Every Wednesday, I volunteer at my kids’ school. I spend most of my time there in the cafeteria, because — thanks to our state’s chronic (and criminal) funding challenges — our food service manager doesn’t have the resources she needs to do her job well.
I never look forward to my volunteer days — there are always 100 other things I should (or would rather) be doing — but I usually enjoy them. This is because my kids’ school is awesome. The student body is extremely diverse, and each classroom reflects that diversity* (a rarity in this proudly progressive city). The staff is also diverse, and is one of the most committed and conscientious groups of people I have ever had the privilege to know. Despite innumerable challenges — inadequate funding, oppressive (and often incompetent) district bureaucracy, too many tests — they do everything in their power to build a supportive community and provide a well-rounded, enriching education to all of our kids.
But back to Wednesdays.
On Wednesday, November 9th, the first day of the New Reality, I really did not feel up for volunteering. I forced myself — and my kids — through the motions of getting ready for the day, but as the three of us walked to school, I was overwhelmed with despair. It was a heaviness I had never felt before, even in my worst moments of grief.
When we arrived, the blacktop was filled with kids laughing and running and playing. Some were huddled in small groups, discussing the results of the election, but most were simply enjoying their last moments of morning recess, as they do every morning. The bell rang, and they lined up by classroom. Teachers walked out of the building to greet them, many wearing our school’s Black Lives Matter t-shirts. Then everyone headed inside for another day of learning.

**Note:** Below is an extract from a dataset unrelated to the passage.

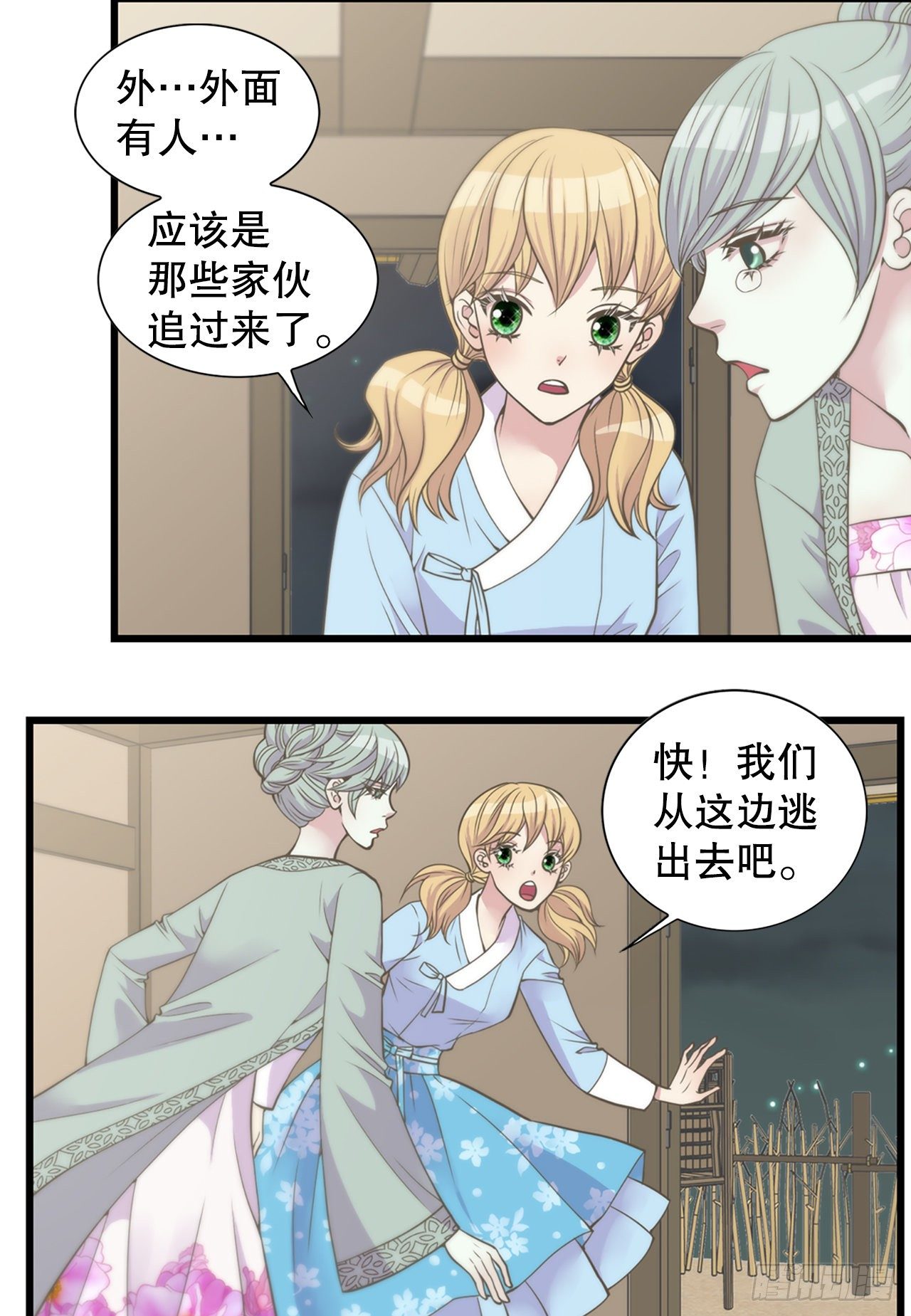 《你是我的不死药》4.人参女 第6页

I made my way to the kitchen, where our wonderful cafeteria manager was hard at work unloading the “keeper” with the next day’s meals. I washed my hands, donned an apron, and began rinsing and chopping the daily fresh produce snack.** When I finished, it was time for first lunch.
I spent the next few hours serving meals to hundreds of precious children of all colors, faiths, backgrounds, and abilities; hugging teachers who give so much to help those children learn; and watching our beautiful, imperfect community make it through the challenge of another delightful, chaotic, too-short lunch period.

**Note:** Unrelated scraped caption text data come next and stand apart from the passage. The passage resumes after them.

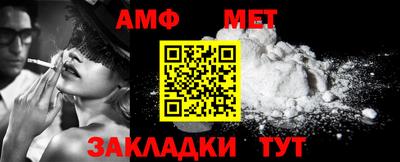 меф VHQ Волжск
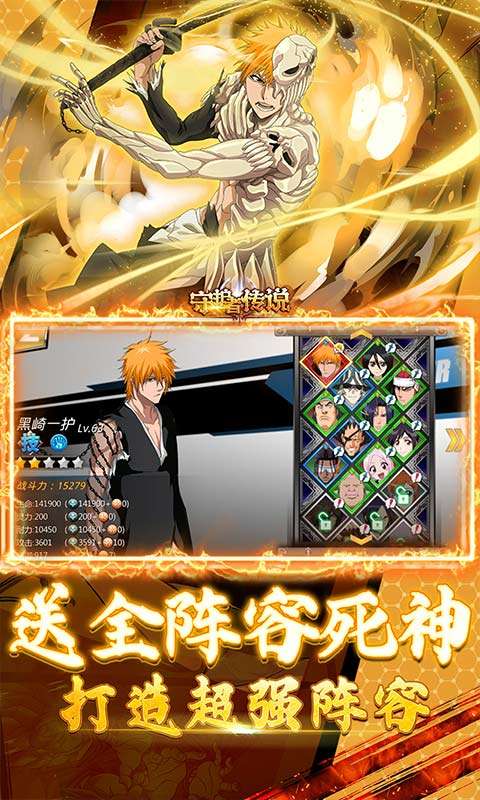 守护者传说(死神0.1免费版)2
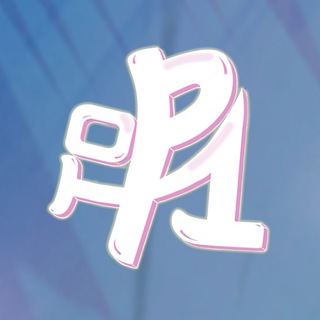 Telegram profile photo for Район Панчикса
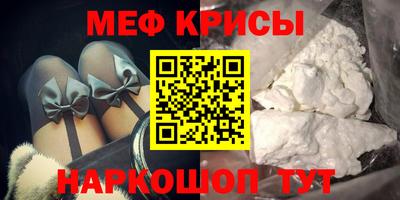 первитин Бузулук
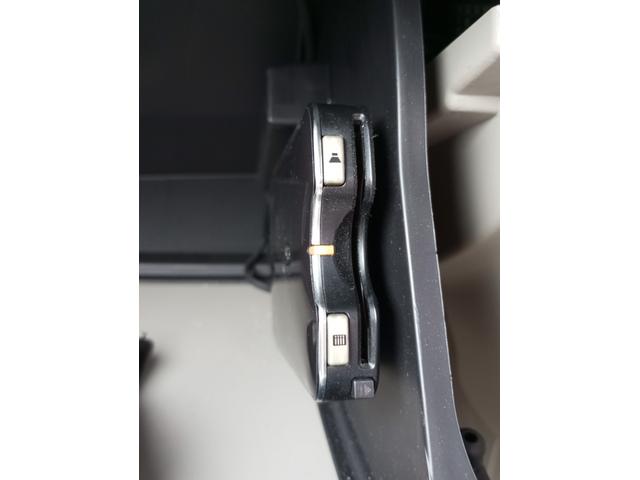 NV100クリッパーリオ G ドライブレコーダー ETC バックカメラ 両側電動スライドドア ナビ TV クリアランスソナー レーンアシスト 衝突被害軽減システム オートライト HID スマートキー アイドリングストップ(7枚目)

The heaviness started to lift.
After lunch, while I wiped tables and listened to the music class practice songs on the cafeteria stage,*** I realized that we are all still here, doing the work we have always done. We can still connect, and serve, and build. We can still take care of each other. We can still love.
This is not some cop-out platitude post to suggest that we can fix the problems in our country by “being nice” — or to encourage folks to forget about politics in favor of more pleasant subjects. On the contrary, “politics” will have a tremendous impact on the children I serve every Wednesday; indeed, it already has.
Now, more than ever, we have an obligation to vocally and actively and with all the resources at our disposal, advocate for a just and sustainable country and world. But to do that, we must start where we are. And we must remember who we are. I am honored to be part of a community that does both.
Every member of the staff signed this letter.
* This is a relatively recent development. A couple of years ago, the school community made the decision to move from two programs to one. It was a bold and courageous move (one that I will probably talk about in a future post). We still have plenty of challenges, but it has made all the difference.
** This exists at our school only because a parent who is very passionate about nutrition identified the program and raised the money to pay for it.
*** Our (part-time) music teacher does not have a classroom.